**Document segment:**
■ ■ ■

Juvenile Reed warbler

Always nice when you come across a water Vole this one was busy munching away on the reeds totally oblivious to me watching.

Water Vole
As I mentioned before Dragonflies were in short supply today, but this Hornet Mimic Hoverfly (also known as the 'Belted Hoverfly') the largest in Britain provided a nice  photo opportunity.

Hornet Mimic Hoverfly Volucella zonaria
And finally an Essex skipper sheltering in the long grasses, and showing off those black tips to the antenna. 
Essex skipper
Not a complete disaster, summer's not over yet, and there will be more days to go dragon hunting,
 still lots of wildlife to see.

Tuesday, 4 August 2015

Dragons in the Garden !!!

 I spent the morning walking around  Rainham RSPB in the hope that more Dragonflies would be on show, it's usually very good for Dragonflies and Damsels, but once again, not much on show despite some good weather conditions.
Perhaps I'm losing my touch, but all I could find was a few Blue Tailed Damselflies, one Common Darter, and one Black Tailed Skimmer.

■ ■ ■

**Data excerpts:**
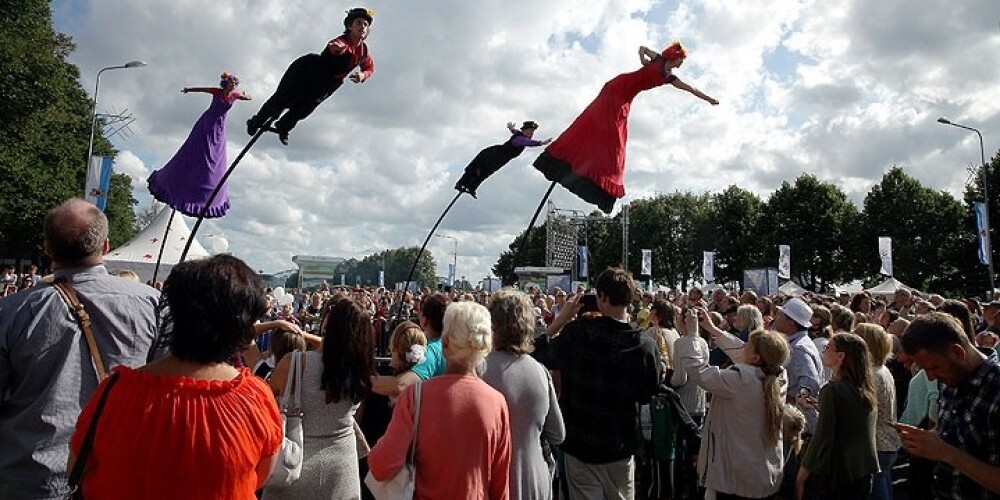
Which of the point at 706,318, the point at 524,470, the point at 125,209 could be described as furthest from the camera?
the point at 125,209

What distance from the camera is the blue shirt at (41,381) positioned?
8.81 feet

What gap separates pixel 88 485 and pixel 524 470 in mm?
2074

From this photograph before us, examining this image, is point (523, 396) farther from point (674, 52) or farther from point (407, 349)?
point (674, 52)

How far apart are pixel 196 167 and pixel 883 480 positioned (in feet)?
21.8

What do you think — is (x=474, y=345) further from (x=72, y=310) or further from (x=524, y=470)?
(x=72, y=310)

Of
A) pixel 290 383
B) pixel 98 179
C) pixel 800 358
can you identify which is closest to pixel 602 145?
pixel 800 358

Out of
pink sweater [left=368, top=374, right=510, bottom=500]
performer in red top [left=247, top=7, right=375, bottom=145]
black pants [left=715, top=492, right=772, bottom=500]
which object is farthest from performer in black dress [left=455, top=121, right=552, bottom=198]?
pink sweater [left=368, top=374, right=510, bottom=500]

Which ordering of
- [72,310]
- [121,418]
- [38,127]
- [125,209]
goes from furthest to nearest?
[125,209] → [38,127] → [72,310] → [121,418]

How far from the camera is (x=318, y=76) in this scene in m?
6.39

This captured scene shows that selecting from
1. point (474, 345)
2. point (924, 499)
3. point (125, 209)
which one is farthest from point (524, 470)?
point (125, 209)

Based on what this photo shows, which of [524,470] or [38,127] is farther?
[38,127]

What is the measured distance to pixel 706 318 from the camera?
226 inches

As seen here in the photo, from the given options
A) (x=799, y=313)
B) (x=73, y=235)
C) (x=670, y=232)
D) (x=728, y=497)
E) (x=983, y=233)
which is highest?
(x=670, y=232)

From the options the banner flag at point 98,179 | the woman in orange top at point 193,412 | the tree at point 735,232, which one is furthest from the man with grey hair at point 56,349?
the tree at point 735,232
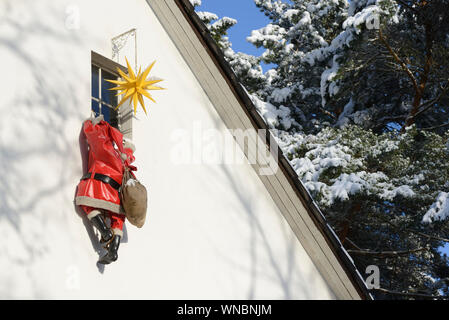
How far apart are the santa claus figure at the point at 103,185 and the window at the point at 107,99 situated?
2.18 ft

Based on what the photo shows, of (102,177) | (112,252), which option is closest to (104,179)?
(102,177)

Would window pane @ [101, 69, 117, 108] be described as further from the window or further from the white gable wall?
the white gable wall

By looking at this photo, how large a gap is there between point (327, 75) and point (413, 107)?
275 cm

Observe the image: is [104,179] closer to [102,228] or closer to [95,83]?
[102,228]

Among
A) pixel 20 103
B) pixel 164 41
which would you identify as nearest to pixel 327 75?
pixel 164 41

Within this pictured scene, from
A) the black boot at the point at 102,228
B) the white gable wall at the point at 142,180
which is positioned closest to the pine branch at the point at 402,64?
the white gable wall at the point at 142,180

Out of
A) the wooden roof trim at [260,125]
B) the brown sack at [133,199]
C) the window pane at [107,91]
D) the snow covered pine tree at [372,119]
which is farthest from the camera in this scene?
the snow covered pine tree at [372,119]

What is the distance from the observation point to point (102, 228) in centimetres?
489

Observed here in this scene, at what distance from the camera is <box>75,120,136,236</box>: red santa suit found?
4832mm

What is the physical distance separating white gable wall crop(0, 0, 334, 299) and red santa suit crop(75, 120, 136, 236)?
0.37 ft

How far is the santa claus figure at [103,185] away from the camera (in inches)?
191

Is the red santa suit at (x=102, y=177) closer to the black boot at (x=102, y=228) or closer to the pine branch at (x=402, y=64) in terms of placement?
the black boot at (x=102, y=228)

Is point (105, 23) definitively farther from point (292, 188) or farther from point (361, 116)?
point (361, 116)

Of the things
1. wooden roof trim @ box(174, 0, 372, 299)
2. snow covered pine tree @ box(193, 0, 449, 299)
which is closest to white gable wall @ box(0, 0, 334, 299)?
wooden roof trim @ box(174, 0, 372, 299)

■ ■ ■

**Problem description:** In the wildlife diary text, copy the stretch from "Dragons in the" through "Black Tailed Skimmer.", changing "Black Tailed Skimmer" to "Four-spotted Chaser".

**Task answer:**
Dragons in the Garden !!!

 I spent the morning walking around  Rainham RSPB in the hope that more Dragonflies would be on show, it's usually very good for Dragonflies and Damsels, but once again, not much on show despite some good weather conditions.
Perhaps I'm losing my touch, but all I could find was a few Blue Tailed Damselflies, one Common Darter, and one Four-spotted Chaser.